La manière dont le Sénat a profondément remanié l'article 45 du projet de loi témoigne de la divergence fondamentale qui existe entre sa conception de la politique pénale et celle du Gouvernement. En effet, je vous propose une nouvelle politique des peines, qui vise à sortir du systématisme de l'emprisonnement dès lors que celui-ci n'apparaît pas comme la sanction la mieux adaptée à la nature de l'infraction, à sa gravité, à son auteur et à la situation de ce dernier. Les sénateurs, quant à eux, s'en tiennent plutôt à l'emprisonnement, sans prendre en considération la meilleure manière de lutter contre la récidive et de permettre la réinsertion des détenus.

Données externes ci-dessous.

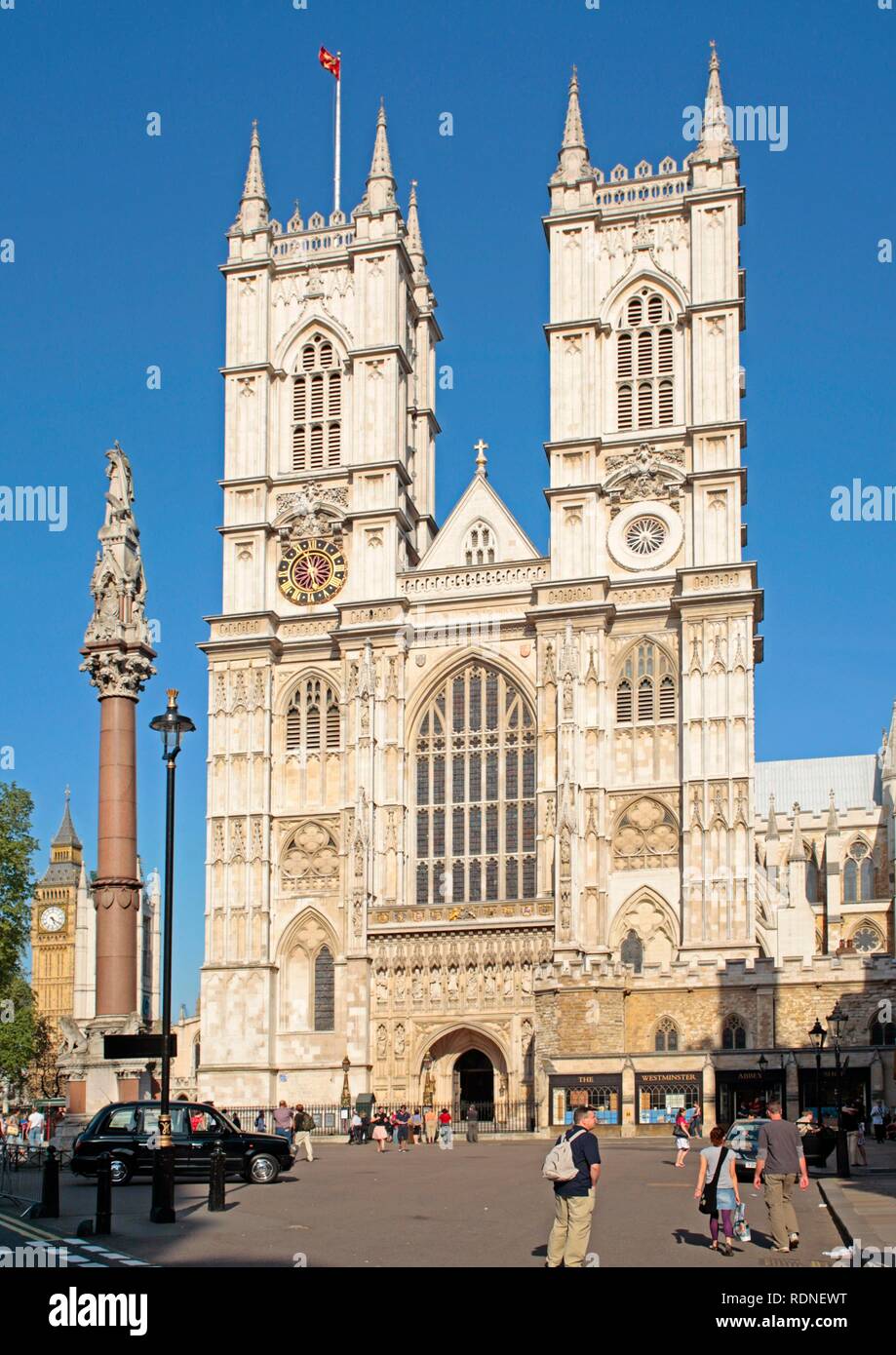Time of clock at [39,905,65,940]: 5:20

Le texte adopté par le Sénat a ainsi pour conséquence de permettre au tribunal d'écarter l'intervention du juge de l'application des peines pour toutes les peines inférieures à un an, y compris celles de moins de six mois. Il est donc de nature à augmenter de façon significative et, me semble-t-il, injustifiée le nombre des incarcérations.

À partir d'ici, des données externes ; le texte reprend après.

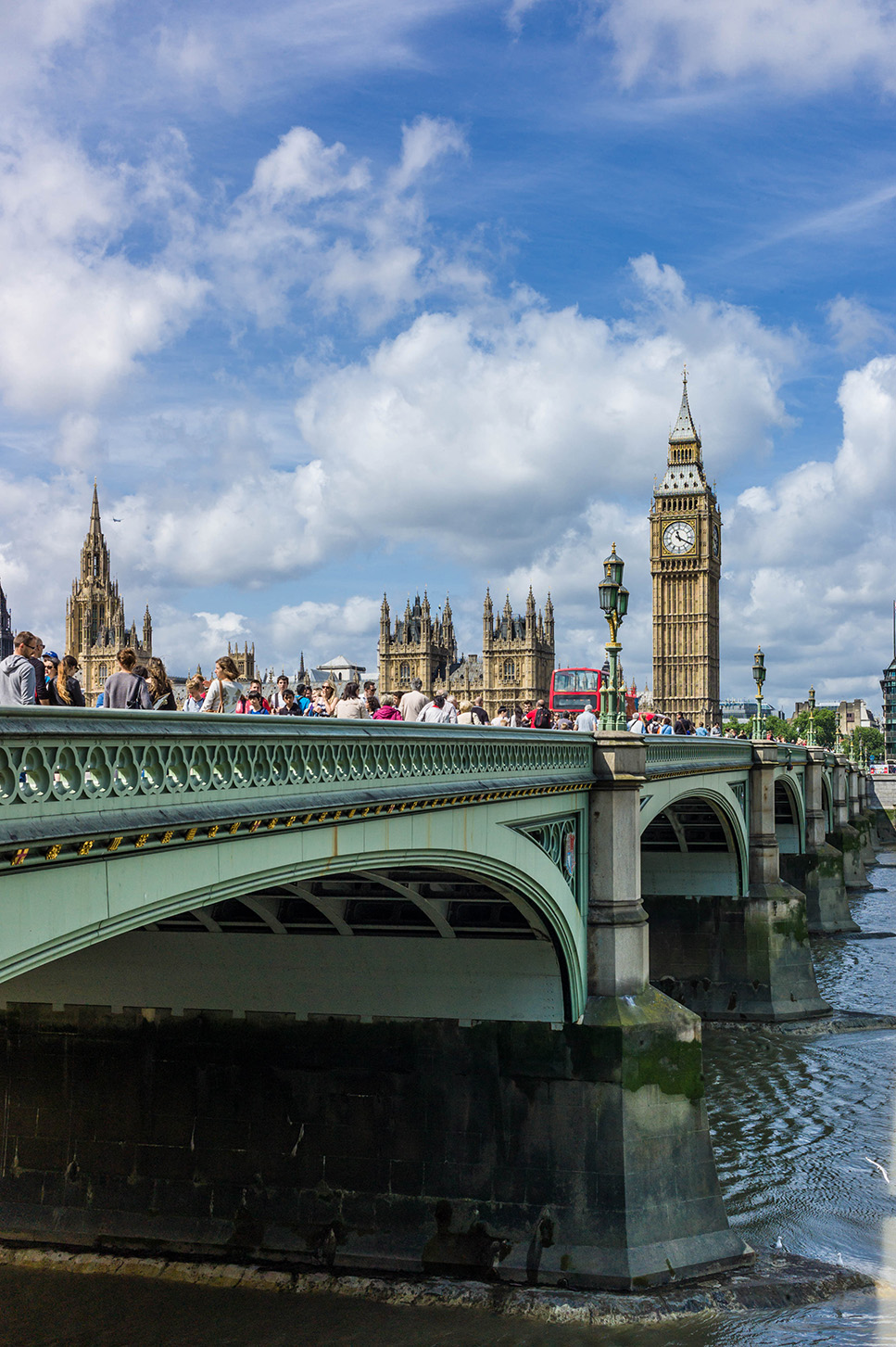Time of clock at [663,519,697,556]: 11:19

C'est pourquoi je vous proposerai de rétablir un certain nombre des dispositions initiales de l'article 45, lesquelles instituent un dispositif à plusieurs paliers qui est à la fois progressif, cohérent et équilibré et qui permet de diminuer la durée des courtes peines d'emprisonnement. Par ailleurs, un certain nombre d'améliorations pourront être apportées au projet initial du Gouvernement.
L'amendement CL967 tend ainsi à supprimer les alinéas 1 et 2 de l'article 45, relatifs à la motivation des peines prononcées. En effet, il n'est pas souhaitable, en la matière, d'aller au-delà de la jurisprudence de la Cour de cassation. Non seulement les dispositions adoptées par le Sénat, d'une part, se traduiraient par un alourdissement de la charge de travail des juridictions qui ralentirait le déroulement de la justice, mais elles n'inciteraient pas ces dernières à prononcer des peines autres que les peines d'emprisonnement ferme et non aménagées, puisque ces peines devraient également faire l'objet d'une motivation.